To do:
Reproduce the listing below character for character; drop every image.

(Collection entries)
○ ○ ○ ○ ○

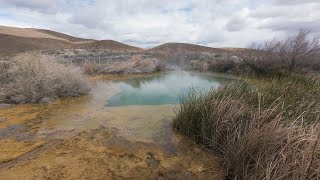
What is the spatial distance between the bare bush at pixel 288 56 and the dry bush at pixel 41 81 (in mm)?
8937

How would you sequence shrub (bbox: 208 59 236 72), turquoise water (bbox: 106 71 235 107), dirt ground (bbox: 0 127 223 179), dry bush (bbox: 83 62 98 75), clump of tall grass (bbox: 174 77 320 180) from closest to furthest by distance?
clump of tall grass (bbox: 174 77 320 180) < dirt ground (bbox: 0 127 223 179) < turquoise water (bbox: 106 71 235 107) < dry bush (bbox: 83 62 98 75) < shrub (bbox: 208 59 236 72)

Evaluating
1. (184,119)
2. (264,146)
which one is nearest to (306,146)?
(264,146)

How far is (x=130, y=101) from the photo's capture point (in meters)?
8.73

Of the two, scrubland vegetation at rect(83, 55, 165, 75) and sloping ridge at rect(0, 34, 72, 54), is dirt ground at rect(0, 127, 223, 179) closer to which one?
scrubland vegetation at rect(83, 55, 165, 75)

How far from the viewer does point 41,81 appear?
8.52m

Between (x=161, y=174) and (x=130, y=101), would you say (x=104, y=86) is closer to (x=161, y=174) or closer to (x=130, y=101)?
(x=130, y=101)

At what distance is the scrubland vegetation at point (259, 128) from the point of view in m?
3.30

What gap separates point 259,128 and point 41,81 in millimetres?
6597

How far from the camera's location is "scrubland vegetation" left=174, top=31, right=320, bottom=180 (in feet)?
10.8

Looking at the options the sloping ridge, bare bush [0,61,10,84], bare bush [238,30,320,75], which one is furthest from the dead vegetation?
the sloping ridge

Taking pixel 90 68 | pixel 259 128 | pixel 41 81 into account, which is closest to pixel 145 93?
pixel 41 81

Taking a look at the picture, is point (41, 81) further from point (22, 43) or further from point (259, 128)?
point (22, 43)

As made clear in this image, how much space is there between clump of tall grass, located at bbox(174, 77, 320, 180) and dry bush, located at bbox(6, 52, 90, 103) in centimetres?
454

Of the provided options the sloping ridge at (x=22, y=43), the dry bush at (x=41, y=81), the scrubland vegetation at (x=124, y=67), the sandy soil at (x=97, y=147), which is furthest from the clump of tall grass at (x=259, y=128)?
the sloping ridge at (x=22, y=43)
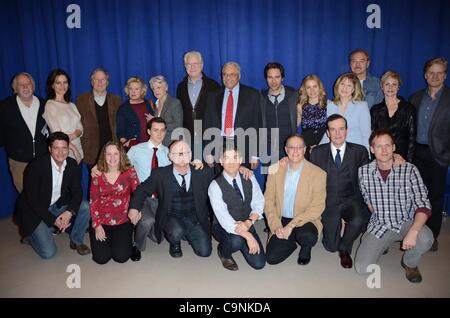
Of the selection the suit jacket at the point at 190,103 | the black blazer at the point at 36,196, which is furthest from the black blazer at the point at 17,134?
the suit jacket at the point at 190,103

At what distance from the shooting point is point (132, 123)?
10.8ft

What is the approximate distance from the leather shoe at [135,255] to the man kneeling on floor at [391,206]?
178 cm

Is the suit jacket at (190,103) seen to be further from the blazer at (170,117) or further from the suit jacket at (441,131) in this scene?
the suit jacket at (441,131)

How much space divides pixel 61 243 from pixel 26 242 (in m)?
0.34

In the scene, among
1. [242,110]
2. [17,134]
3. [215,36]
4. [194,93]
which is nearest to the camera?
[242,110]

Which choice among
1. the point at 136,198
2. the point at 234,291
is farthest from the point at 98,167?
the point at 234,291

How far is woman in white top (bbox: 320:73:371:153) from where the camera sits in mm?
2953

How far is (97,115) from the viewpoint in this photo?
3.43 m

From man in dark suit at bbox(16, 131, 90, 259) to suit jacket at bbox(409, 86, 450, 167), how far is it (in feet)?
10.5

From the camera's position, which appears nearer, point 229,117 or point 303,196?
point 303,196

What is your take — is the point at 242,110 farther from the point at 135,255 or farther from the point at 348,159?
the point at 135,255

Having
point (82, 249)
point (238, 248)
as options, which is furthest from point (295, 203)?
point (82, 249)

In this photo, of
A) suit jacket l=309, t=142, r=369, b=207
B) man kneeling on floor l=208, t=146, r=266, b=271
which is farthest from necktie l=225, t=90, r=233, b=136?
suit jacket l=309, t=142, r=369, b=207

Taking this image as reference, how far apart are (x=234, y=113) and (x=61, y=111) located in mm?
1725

○ ○ ○ ○ ○

Reply:
What is the spatial distance between the bare bush at pixel 288 56 and the dry bush at pixel 41 81 (in mm)?
8937

How would you sequence shrub (bbox: 208 59 236 72), turquoise water (bbox: 106 71 235 107), dirt ground (bbox: 0 127 223 179), dry bush (bbox: 83 62 98 75), clump of tall grass (bbox: 174 77 320 180) from closest to furthest by distance?
clump of tall grass (bbox: 174 77 320 180) < dirt ground (bbox: 0 127 223 179) < turquoise water (bbox: 106 71 235 107) < dry bush (bbox: 83 62 98 75) < shrub (bbox: 208 59 236 72)

Evaluating
1. (184,119)
2. (264,146)
which one is nearest to (306,146)?
(264,146)

How far is (x=130, y=101) from the photo's capture point (in meters)?
8.73

Of the two, scrubland vegetation at rect(83, 55, 165, 75) and sloping ridge at rect(0, 34, 72, 54), is dirt ground at rect(0, 127, 223, 179) closer to which one?
scrubland vegetation at rect(83, 55, 165, 75)

How far from the viewer does point 41,81 appear?
8.52m

Between (x=161, y=174) and (x=130, y=101), would you say (x=104, y=86) is closer to (x=161, y=174) or closer to (x=130, y=101)?
(x=130, y=101)

At what distance is the scrubland vegetation at point (259, 128) from the point of view in m?
3.30

What gap separates point 259,128 and point 41,81 in millimetres?
6597

How far from the camera's location is "scrubland vegetation" left=174, top=31, right=320, bottom=180 (in feet)?
10.8

Looking at the options the sloping ridge, bare bush [0,61,10,84], bare bush [238,30,320,75], which one is furthest from the dead vegetation?
the sloping ridge

Taking pixel 90 68 | pixel 259 128 | pixel 41 81 into account, which is closest to pixel 145 93?
pixel 41 81

Taking a look at the picture, is point (41, 81) further from point (22, 43) or further from point (259, 128)?
point (22, 43)

As made clear in this image, how much space is there between clump of tall grass, located at bbox(174, 77, 320, 180) and dry bush, located at bbox(6, 52, 90, 103) in centimetres?
454

Of the provided options the sloping ridge at (x=22, y=43), the dry bush at (x=41, y=81), the scrubland vegetation at (x=124, y=67), the sandy soil at (x=97, y=147), which is furthest from the clump of tall grass at (x=259, y=128)?
the sloping ridge at (x=22, y=43)
Of the selection the suit jacket at the point at 190,103 | the black blazer at the point at 36,196, which is furthest from the black blazer at the point at 17,134?
the suit jacket at the point at 190,103

At what distance from the shooting point is point (132, 123)?
10.8ft

What is the approximate distance from the leather shoe at [135,255] to the man kneeling on floor at [391,206]?
178 cm

Is the suit jacket at (190,103) seen to be further from the blazer at (170,117) or further from the suit jacket at (441,131) in this scene?
the suit jacket at (441,131)

How much space divides pixel 61 243 from pixel 26 242 (in m)?
0.34

In the scene, among
1. [242,110]
2. [17,134]
3. [215,36]
4. [194,93]
which is nearest to the camera?
[242,110]

Which choice among
1. the point at 136,198
2. the point at 234,291
is farthest from the point at 98,167?
the point at 234,291

How far is woman in white top (bbox: 320:73:371:153) from where the camera sits in mm?
2953

How far is (97,115) from the viewpoint in this photo?
3.43 m

From man in dark suit at bbox(16, 131, 90, 259) to suit jacket at bbox(409, 86, 450, 167), how far is it (in feet)?
10.5

From the camera's position, which appears nearer, point 229,117 or point 303,196?
point 303,196

What is your take — is the point at 242,110 farther from the point at 135,255 or farther from the point at 348,159?
the point at 135,255

Having
point (82, 249)
point (238, 248)
as options, which is furthest from point (295, 203)?
point (82, 249)

In this photo, of
A) suit jacket l=309, t=142, r=369, b=207
B) man kneeling on floor l=208, t=146, r=266, b=271
which is farthest from necktie l=225, t=90, r=233, b=136?
suit jacket l=309, t=142, r=369, b=207

Taking this image as reference, how far apart are (x=234, y=113) and (x=61, y=111) located in mm?
1725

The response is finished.